L’azione che la protesse quando avrebbe dovuto morire con gli

altri primogeniti egiziani fu solo il fatto che salvò la vita a Moshè.

Le due madri di Moshè: la giusta e colei che perseguiva giustizia

Il legame tra Bityà e Moshè non era superficiale. Non solo si prese

cura del bambino ma lo tirò su come se fosse stato suo figlio. Il

nome Bityà ci è noto dal versetto (Cronache, I, 4:18) dove è

scritto: “E sua moglie giudea partorì Yered padre di Ghedor e

Chever padre di Sochò e Yequtiel padre di Zanoach, e questi sono

i figli di Bityà figlia di Faraone che Mered prese in moglie”.

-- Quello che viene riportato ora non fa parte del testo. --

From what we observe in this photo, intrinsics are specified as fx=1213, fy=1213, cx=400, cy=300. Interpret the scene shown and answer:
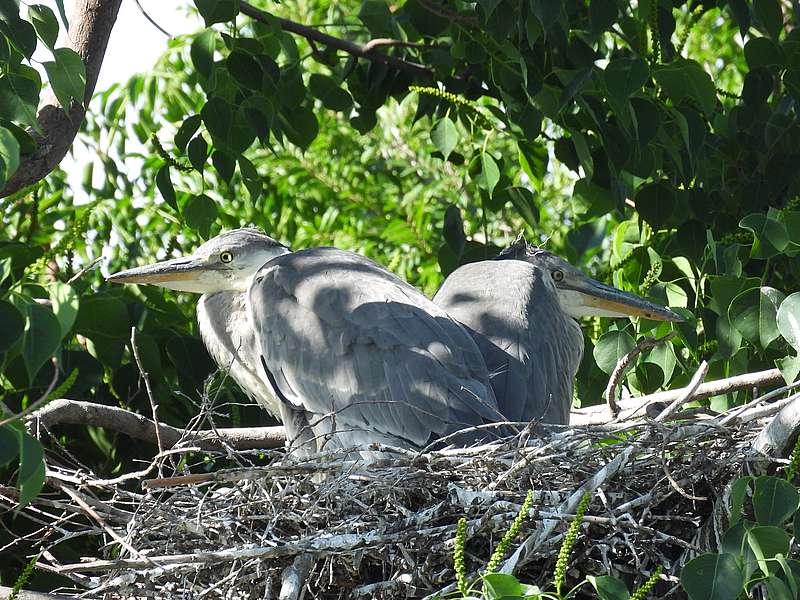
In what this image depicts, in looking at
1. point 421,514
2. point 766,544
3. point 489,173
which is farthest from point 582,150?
point 766,544

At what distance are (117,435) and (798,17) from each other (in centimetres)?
285

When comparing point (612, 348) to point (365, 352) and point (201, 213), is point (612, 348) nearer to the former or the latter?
point (365, 352)

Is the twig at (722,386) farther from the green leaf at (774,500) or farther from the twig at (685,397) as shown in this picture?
the green leaf at (774,500)

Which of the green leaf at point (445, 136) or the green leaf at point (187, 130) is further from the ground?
the green leaf at point (187, 130)

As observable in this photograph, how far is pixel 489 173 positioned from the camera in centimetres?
407

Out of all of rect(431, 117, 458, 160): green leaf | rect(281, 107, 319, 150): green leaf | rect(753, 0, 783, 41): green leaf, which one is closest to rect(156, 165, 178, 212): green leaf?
rect(281, 107, 319, 150): green leaf

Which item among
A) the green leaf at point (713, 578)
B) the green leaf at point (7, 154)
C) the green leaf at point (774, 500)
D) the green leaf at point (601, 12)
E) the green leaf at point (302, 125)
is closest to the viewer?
the green leaf at point (713, 578)

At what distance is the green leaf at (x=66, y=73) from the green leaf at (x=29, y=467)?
32.7 inches

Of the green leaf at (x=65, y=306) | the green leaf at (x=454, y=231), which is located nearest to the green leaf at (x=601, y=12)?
the green leaf at (x=454, y=231)

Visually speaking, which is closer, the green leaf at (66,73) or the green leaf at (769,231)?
the green leaf at (66,73)

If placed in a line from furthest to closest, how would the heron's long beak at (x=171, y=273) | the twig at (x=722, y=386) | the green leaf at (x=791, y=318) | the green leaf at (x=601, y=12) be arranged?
the heron's long beak at (x=171, y=273), the twig at (x=722, y=386), the green leaf at (x=601, y=12), the green leaf at (x=791, y=318)

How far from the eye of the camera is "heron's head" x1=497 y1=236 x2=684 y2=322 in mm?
4078

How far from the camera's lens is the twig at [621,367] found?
3.17 meters

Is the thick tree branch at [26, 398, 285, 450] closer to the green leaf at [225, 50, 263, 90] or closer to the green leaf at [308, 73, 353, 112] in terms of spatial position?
the green leaf at [225, 50, 263, 90]
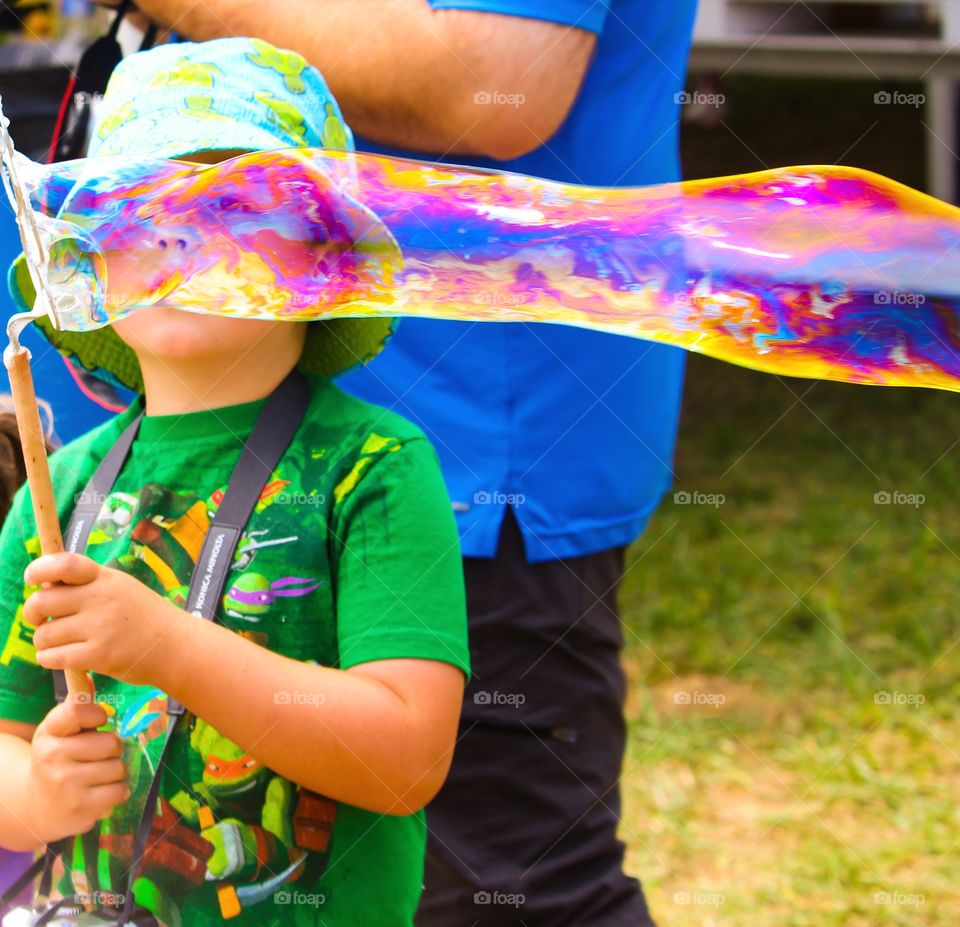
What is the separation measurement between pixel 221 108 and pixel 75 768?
538mm

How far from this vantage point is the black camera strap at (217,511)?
1.10m

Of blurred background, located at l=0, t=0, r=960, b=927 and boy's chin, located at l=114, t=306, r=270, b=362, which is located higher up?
boy's chin, located at l=114, t=306, r=270, b=362

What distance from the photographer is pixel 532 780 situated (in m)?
1.52

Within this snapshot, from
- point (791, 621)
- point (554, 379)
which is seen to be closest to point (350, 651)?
point (554, 379)

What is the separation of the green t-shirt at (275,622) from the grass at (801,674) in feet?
4.10

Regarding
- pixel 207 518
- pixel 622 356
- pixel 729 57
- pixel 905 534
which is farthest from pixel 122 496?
pixel 729 57

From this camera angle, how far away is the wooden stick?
939mm

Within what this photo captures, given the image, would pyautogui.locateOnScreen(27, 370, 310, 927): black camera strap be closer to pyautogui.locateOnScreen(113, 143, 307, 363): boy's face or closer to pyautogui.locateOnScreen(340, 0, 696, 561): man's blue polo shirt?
pyautogui.locateOnScreen(113, 143, 307, 363): boy's face

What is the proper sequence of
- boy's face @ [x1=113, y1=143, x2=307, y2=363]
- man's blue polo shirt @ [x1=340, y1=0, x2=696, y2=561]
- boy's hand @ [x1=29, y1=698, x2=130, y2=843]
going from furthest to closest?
man's blue polo shirt @ [x1=340, y1=0, x2=696, y2=561] < boy's face @ [x1=113, y1=143, x2=307, y2=363] < boy's hand @ [x1=29, y1=698, x2=130, y2=843]

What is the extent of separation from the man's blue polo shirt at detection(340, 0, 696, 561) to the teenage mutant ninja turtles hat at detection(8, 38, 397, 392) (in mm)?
177

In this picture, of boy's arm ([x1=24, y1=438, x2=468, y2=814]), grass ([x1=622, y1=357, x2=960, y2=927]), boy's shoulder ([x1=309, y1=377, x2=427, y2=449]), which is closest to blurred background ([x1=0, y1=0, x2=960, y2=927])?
grass ([x1=622, y1=357, x2=960, y2=927])

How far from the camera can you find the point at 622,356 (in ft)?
4.89

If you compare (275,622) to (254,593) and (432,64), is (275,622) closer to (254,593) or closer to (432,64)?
(254,593)

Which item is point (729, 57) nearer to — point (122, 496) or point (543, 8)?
point (543, 8)
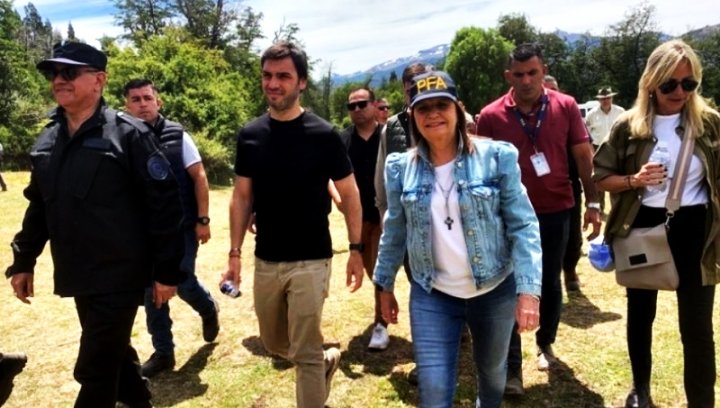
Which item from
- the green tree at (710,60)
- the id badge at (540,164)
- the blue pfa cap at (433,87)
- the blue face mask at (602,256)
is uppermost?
the green tree at (710,60)

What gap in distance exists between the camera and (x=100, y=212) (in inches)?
114

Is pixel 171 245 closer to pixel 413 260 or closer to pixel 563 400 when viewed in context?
pixel 413 260

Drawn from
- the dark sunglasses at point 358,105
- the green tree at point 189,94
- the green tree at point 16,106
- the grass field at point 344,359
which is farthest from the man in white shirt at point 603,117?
the green tree at point 16,106

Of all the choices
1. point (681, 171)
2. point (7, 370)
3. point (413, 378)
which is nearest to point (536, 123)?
point (681, 171)

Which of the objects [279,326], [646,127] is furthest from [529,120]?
[279,326]

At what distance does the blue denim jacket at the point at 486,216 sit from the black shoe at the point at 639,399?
161 centimetres

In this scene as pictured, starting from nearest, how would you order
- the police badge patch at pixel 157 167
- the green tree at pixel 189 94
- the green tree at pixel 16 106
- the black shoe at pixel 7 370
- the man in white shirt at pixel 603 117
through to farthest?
the police badge patch at pixel 157 167 → the black shoe at pixel 7 370 → the man in white shirt at pixel 603 117 → the green tree at pixel 189 94 → the green tree at pixel 16 106

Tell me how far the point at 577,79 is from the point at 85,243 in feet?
184

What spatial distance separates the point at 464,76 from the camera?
182 ft

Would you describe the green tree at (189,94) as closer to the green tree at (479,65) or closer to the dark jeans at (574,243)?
the dark jeans at (574,243)

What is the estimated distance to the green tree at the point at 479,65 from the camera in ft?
177

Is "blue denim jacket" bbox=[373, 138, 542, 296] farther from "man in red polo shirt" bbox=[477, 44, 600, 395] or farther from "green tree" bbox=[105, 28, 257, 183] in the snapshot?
"green tree" bbox=[105, 28, 257, 183]

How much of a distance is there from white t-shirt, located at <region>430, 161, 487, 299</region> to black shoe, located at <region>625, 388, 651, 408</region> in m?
1.67

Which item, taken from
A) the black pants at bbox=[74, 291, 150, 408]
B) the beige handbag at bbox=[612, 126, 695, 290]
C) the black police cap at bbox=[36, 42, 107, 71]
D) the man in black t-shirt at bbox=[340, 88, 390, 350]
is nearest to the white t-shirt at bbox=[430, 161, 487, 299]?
the beige handbag at bbox=[612, 126, 695, 290]
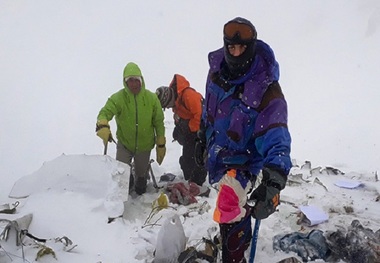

Il Talmùd nel trattato Meghillà (13a) interpreta questo versetto

spiegando che parla di Moshè e di Bityà e da qui deriva

l’insegnamento che, dal momento che Bityà non partorì Moshè,

chi adotta un orfano o un’orfana è considerato dalla Scrittura

quasi come se li avesse partoriti.

L’atto di compassione di Bityà fece sì che fu scritto:

“Questi sono i figli di Bityà figlia di Faraone”. R. Yehoshùa’ da

Sikhnin a nome di R. Levi insegnò: Il Santo Benedetto disse a Bityà

figlia di Faraone: Moshè non era tuo figlio e tuttavia l’hai

chiamato tuo figlio; anche tu pur non essendo mia figlia ti chiamo

figlia mia, come è detto (Midràsh Waiqrà Rabbà,1 ) “i figli di

Bityà ovvero Bat Y-h (figlia di D-o)”.

Perché la Provvidenza divina scelse proprio Bityà come

madre adottiva di Moshè? Il commento Dà’at Miqrà (Mossad

Harav Kook) al libro di Shemòt si sofferma sul fatto che la

redenzione dall’Egitto è basata su due motivi: il giuramento e il

patto dell’Eterno con i patriarchi, e il duro asservimento dei figli

d’Israele da parte degli egiziani. Gli egiziani oppressero i figli

d’Israele in modo eccessivo, come è scritto: “Perché ho saputo

che hanno agito di malvagio proposito nei loro confronti” e

pertanto il Santo Benedetto li punì con le dieci piaghe e salvò i

figli d’Israele.

Insieme con questi due motivi della redenzione, anche

colui che li guida fuori dall’Egitto dev’essere un giusto al livello

da poter meritare di guidare il popolo come promesso dall’Eterno

nel patto con i patriarchi; e deve anche perseguire giustizia per

poter salvare il popolo trattato senza giustizia che si trova in balìa

degli egiziani. Moshè Rabbènu aveva entrambe le caratteristiche.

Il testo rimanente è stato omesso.